___ DATA TO USE

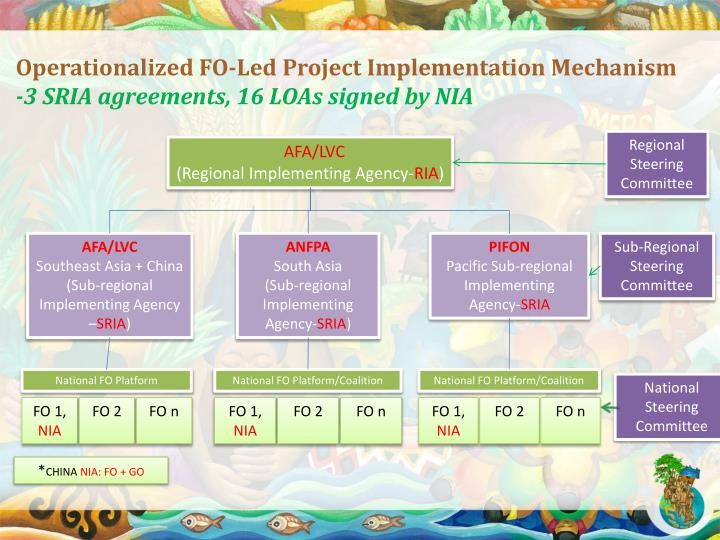 Operationalized fo led project implementation mechanism 3 sria agreements 16 loas signed by nia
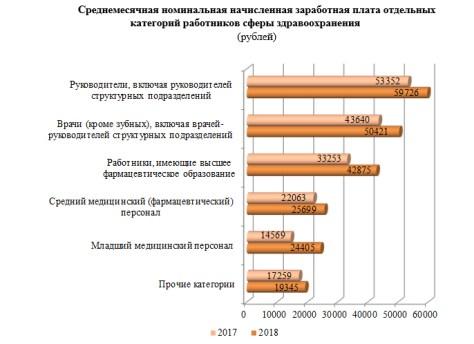 средняя зарплата медиков в Кировской области
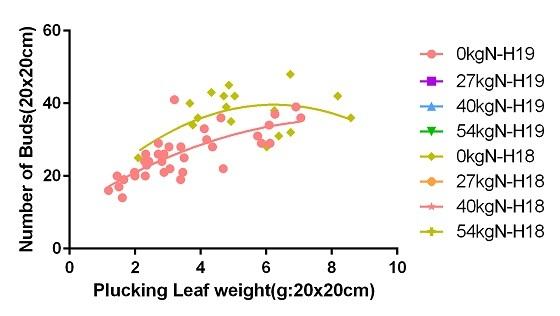 枠重×芽数 0kg-2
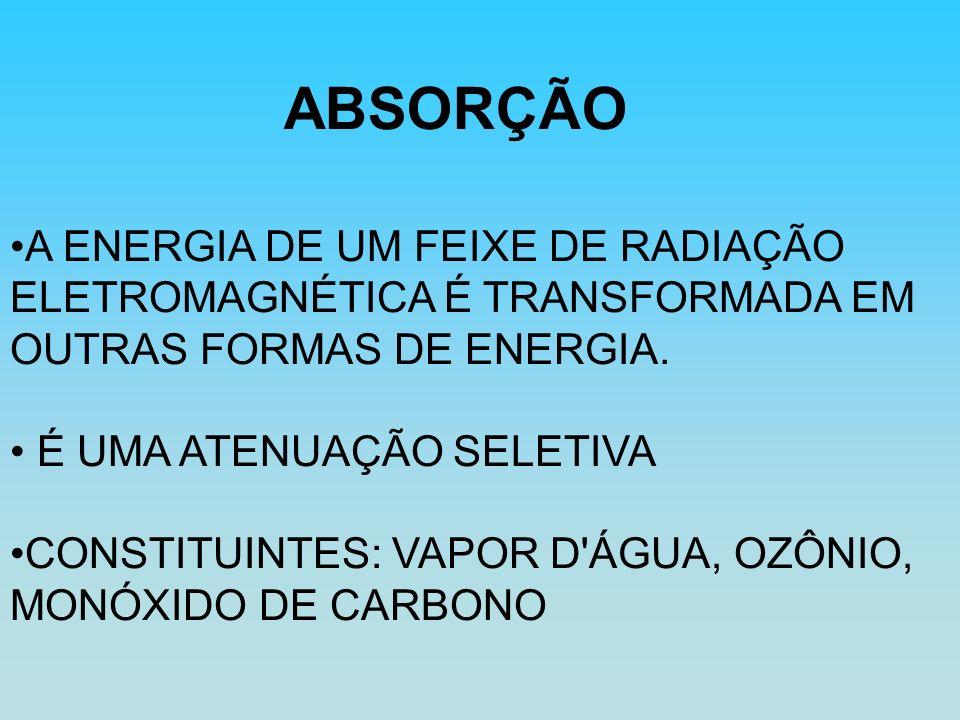 ABSORÇÃO A ENERGIA DE UM FEIXE DE RADIAÇÃO ELETROMAGNÉTICA É TRANSFORMADA EM OUTRAS FORMAS DE ENERGIA.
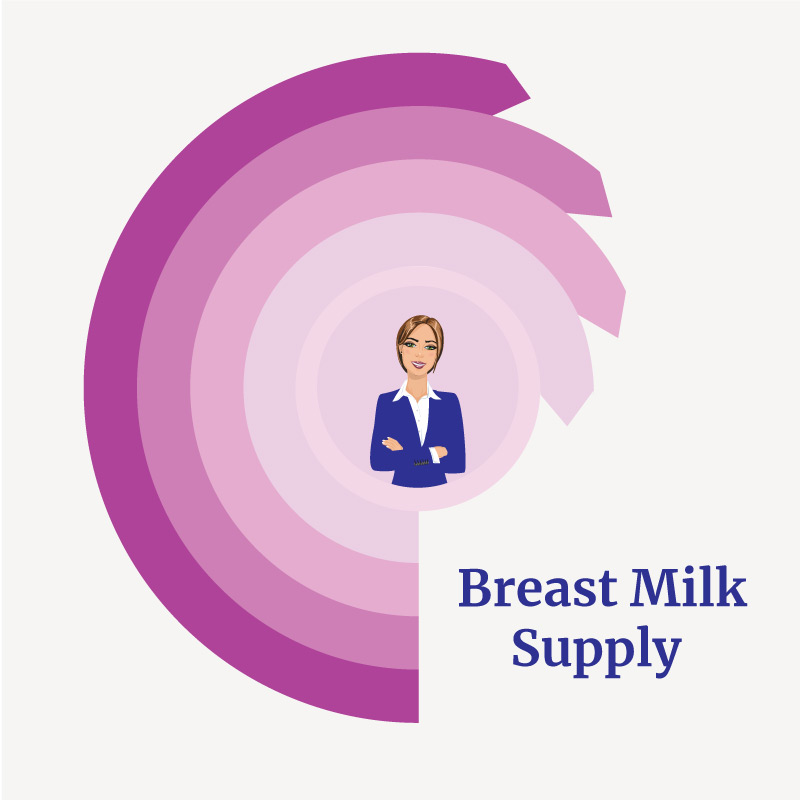 treatment for low breast milk supply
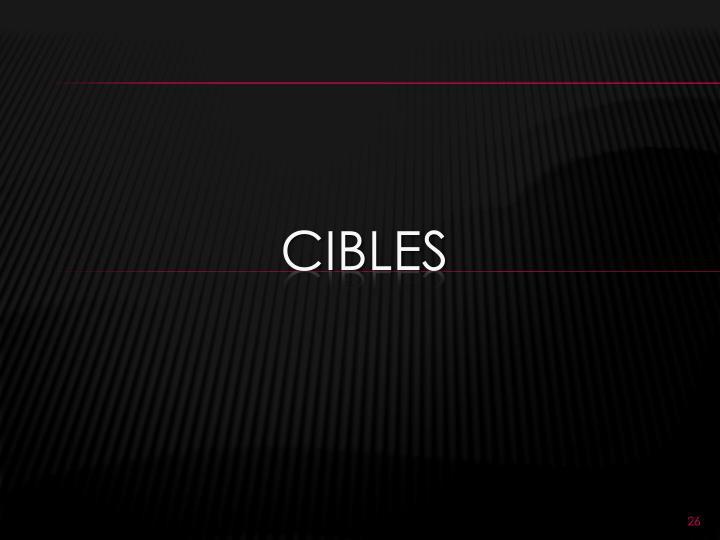 Cibles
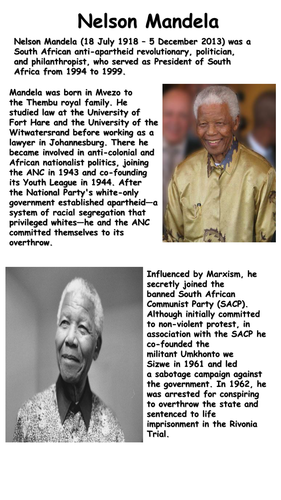 It's just an image of Sly Nelson Mandela Worksheets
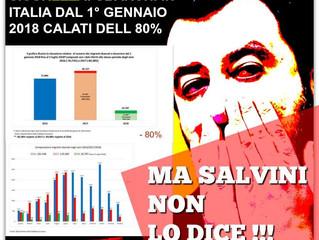 Salvini non lo dice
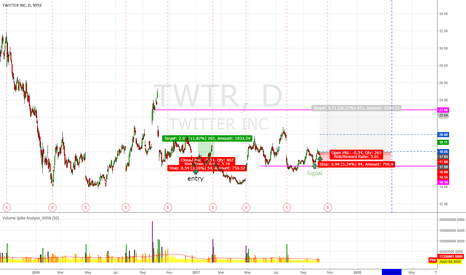 TWTR: TWTR Bet for Earning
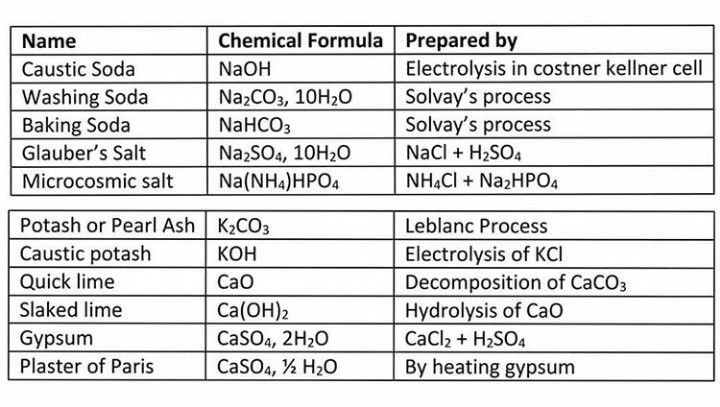 Chemical Formulas Chemical Formula Gk Knowledge Washing Soda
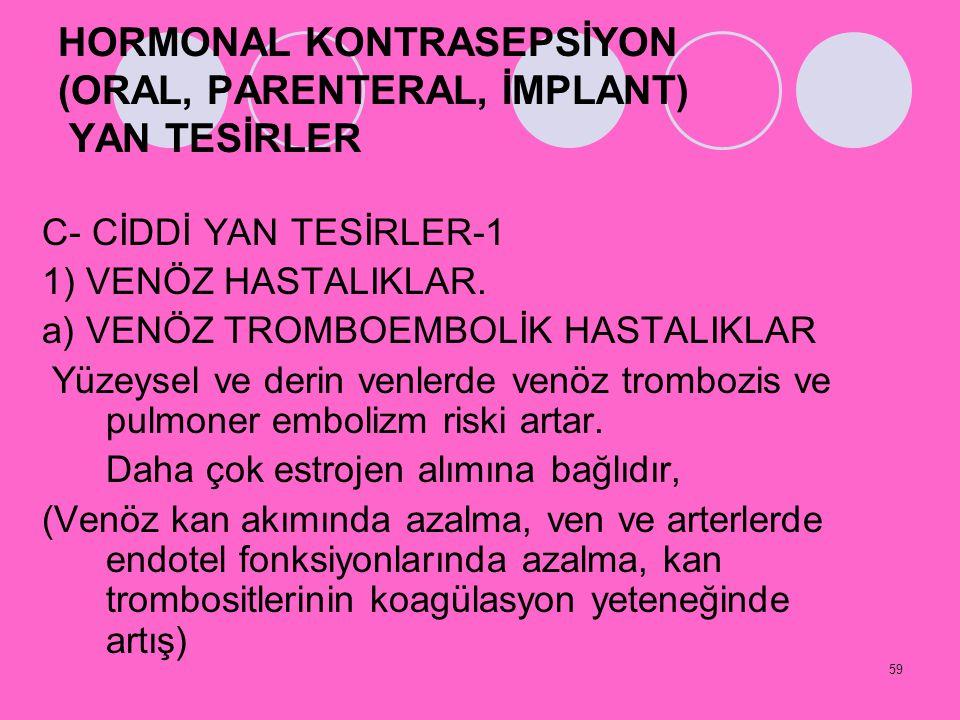 59 HORMONAL KONTRASEPSİYON (ORAL, PARENTERAL, İMPLANT) YAN TESİRLER C- CİDDİ YAN TESİRLER-1 1) VENÖZ HASTALIKLAR. a) VENÖZ TROMBOEMBOLİK HASTALIKLAR Y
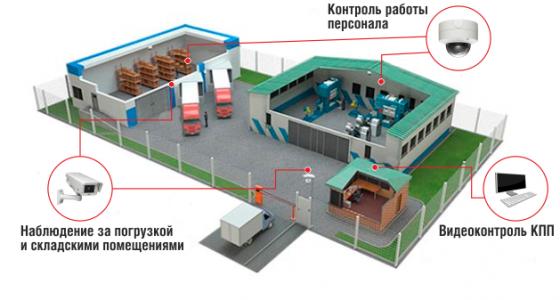 Принципиальная схема расположения устройств системы видеонаблюдения на производственном предприятии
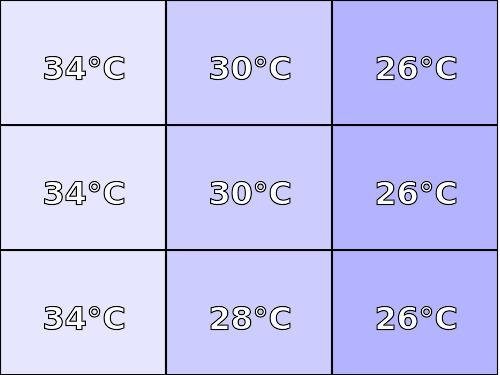 Temperatura obudowy: góra Kiano Elegance 14.2
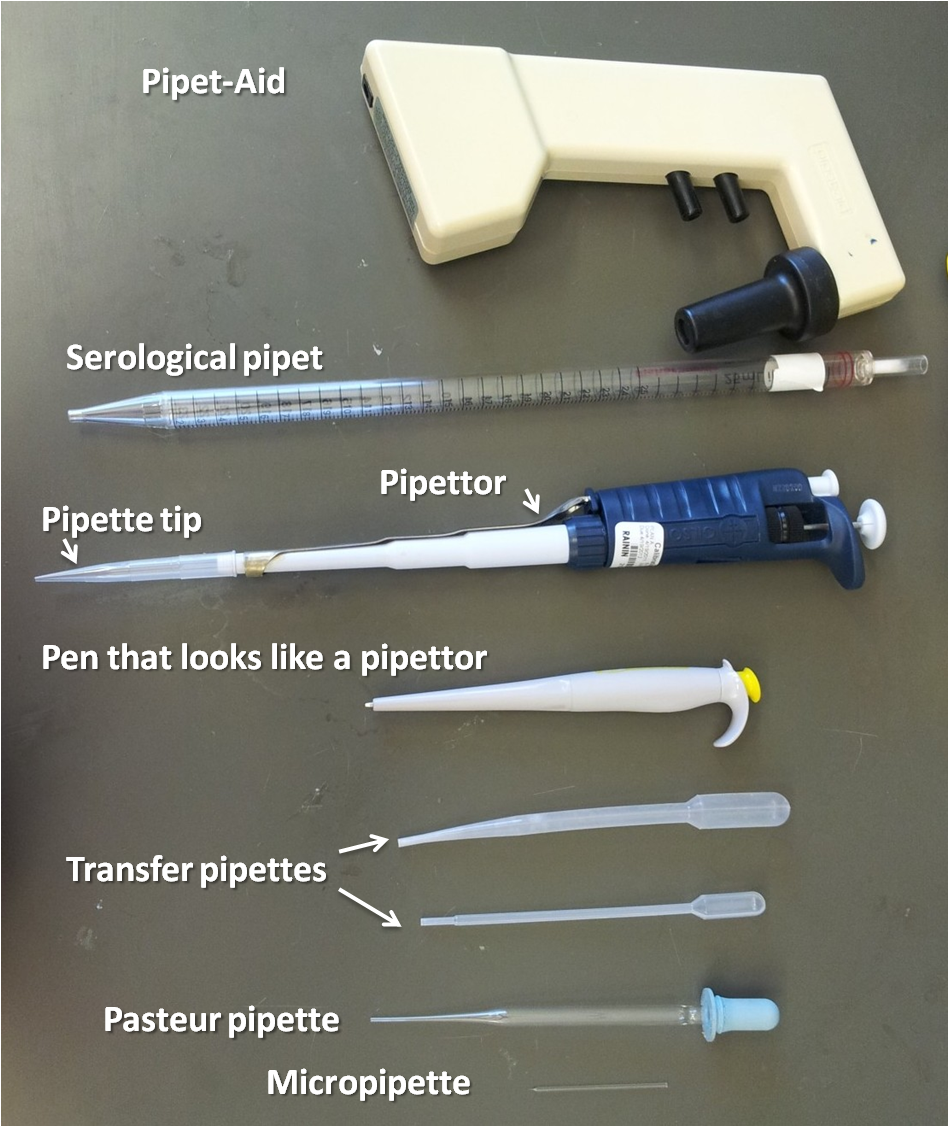 how to know what type of pipette you have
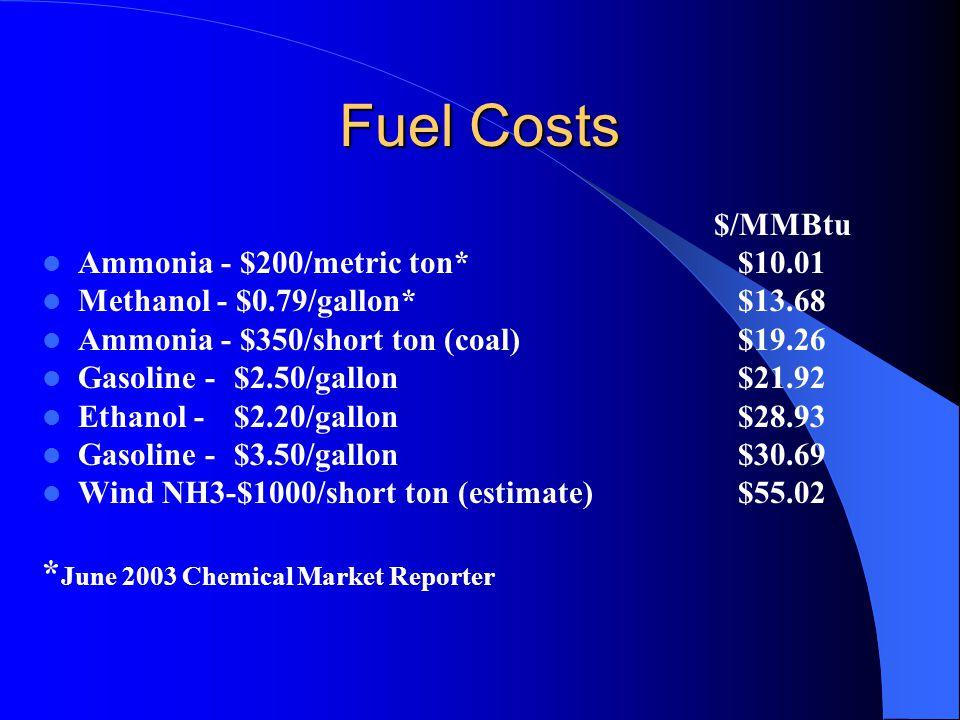Fuel Costs $/MMBtu Ammonia - $200/metric ton* $10.01 Methanol - $0.79/gallon* $13.68 Ammonia - $350/short ton (coal) $19.26 Gasoline - $2.50/gallon $21.92 Ethanol - $2.20/gallon $28.93 Gasoline - $3.50/gallon $30.69 Wind NH3-$1000/short ton (estimate) $55.02 * June 2003 Chemical Market Reporter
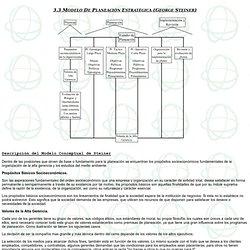 Modelo de Planeación Estratégica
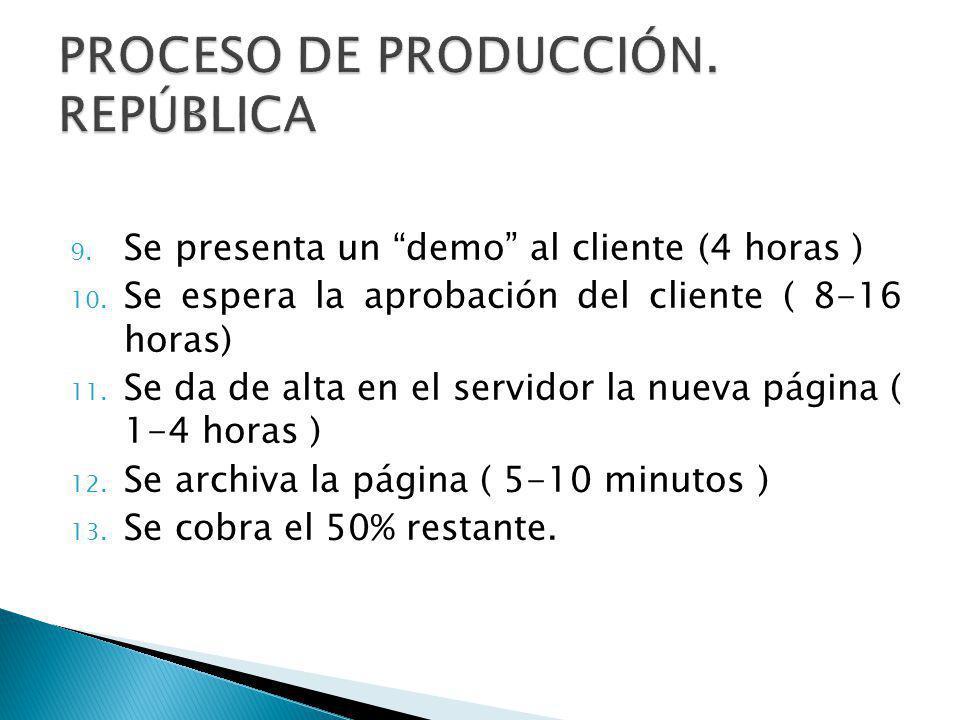 9. Se presenta un demo al cliente (4 horas ) 10. Se espera la aprobación del cliente ( 8-16 horas) 11. Se da de alta en el servidor la nueva página (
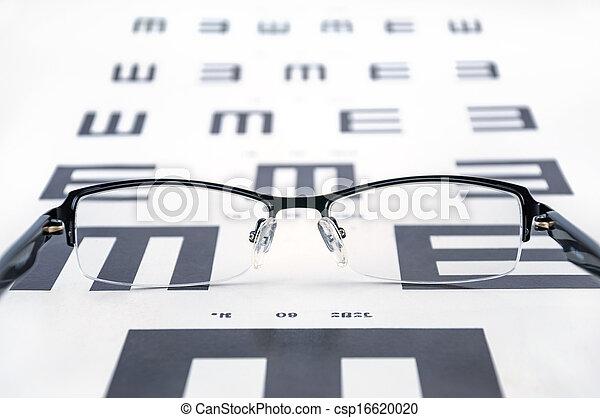 Eyeglasses on a eye sight test chart. - csp16620020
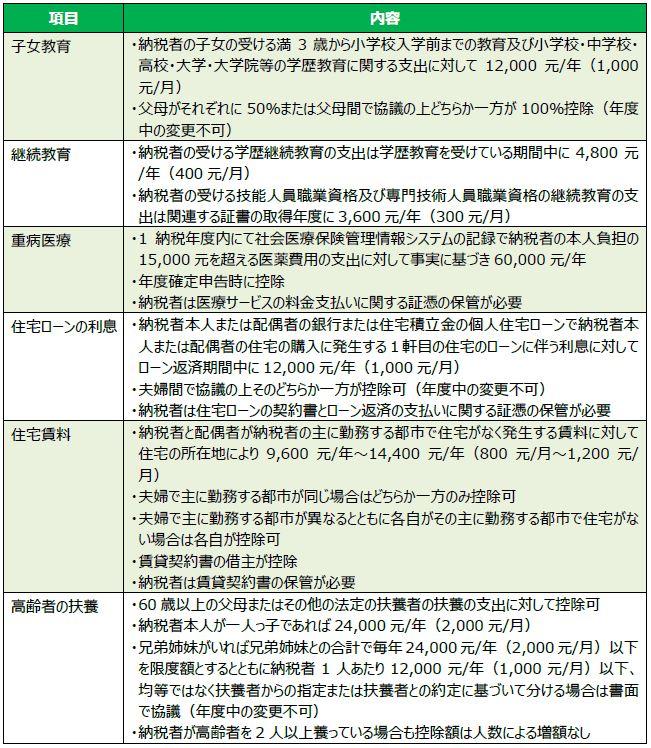 FCCNニュースレター画像①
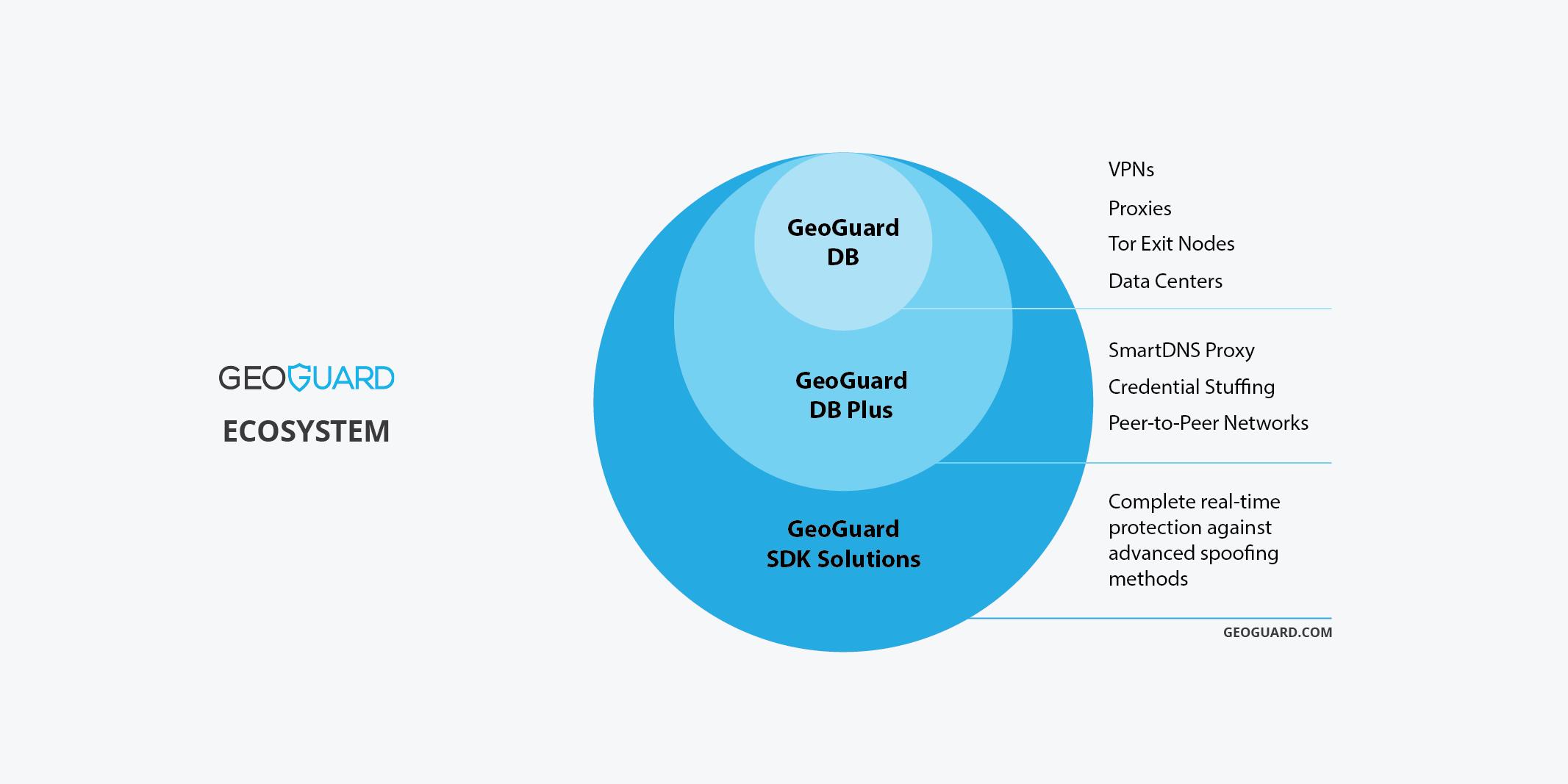 GeoGuard-Ecosystem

______

- INSTRUCTIONS TO FOLLOW -
Copy out all the data without changing anything, and drop the pictures.

- SOLUTION TO THIS PROBLEM -
 Operationalized fo led project implementation mechanism 3 sria agreements 16 loas signed by nia
 средняя зарплата медиков в Кировской области
 枠重×芽数 0kg-2
 ABSORÇÃO A ENERGIA DE UM FEIXE DE RADIAÇÃO ELETROMAGNÉTICA É TRANSFORMADA EM OUTRAS FORMAS DE ENERGIA.
 treatment for low breast milk supply
 Cibles
 It's just an image of Sly Nelson Mandela Worksheets
 Salvini non lo dice
 TWTR: TWTR Bet for Earning
 Chemical Formulas Chemical Formula Gk Knowledge Washing Soda
 59 HORMONAL KONTRASEPSİYON (ORAL, PARENTERAL, İMPLANT) YAN TESİRLER C- CİDDİ YAN TESİRLER-1 1) VENÖZ HASTALIKLAR. a) VENÖZ TROMBOEMBOLİK HASTALIKLAR Y
 Принципиальная схема расположения устройств системы видеонаблюдения на производственном предприятии
 Temperatura obudowy: góra Kiano Elegance 14.2
 how to know what type of pipette you have
Fuel Costs $/MMBtu Ammonia - $200/metric ton* $10.01 Methanol - $0.79/gallon* $13.68 Ammonia - $350/short ton (coal) $19.26 Gasoline - $2.50/gallon $21.92 Ethanol - $2.20/gallon $28.93 Gasoline - $3.50/gallon $30.69 Wind NH3-$1000/short ton (estimate) $55.02 * June 2003 Chemical Market Reporter
 Modelo de Planeación Estratégica
 9. Se presenta un demo al cliente (4 horas ) 10. Se espera la aprobación del cliente ( 8-16 horas) 11. Se da de alta en el servidor la nueva página (
 Eyeglasses on a eye sight test chart. - csp16620020
 FCCNニュースレター画像①
 GeoGuard-Ecosystem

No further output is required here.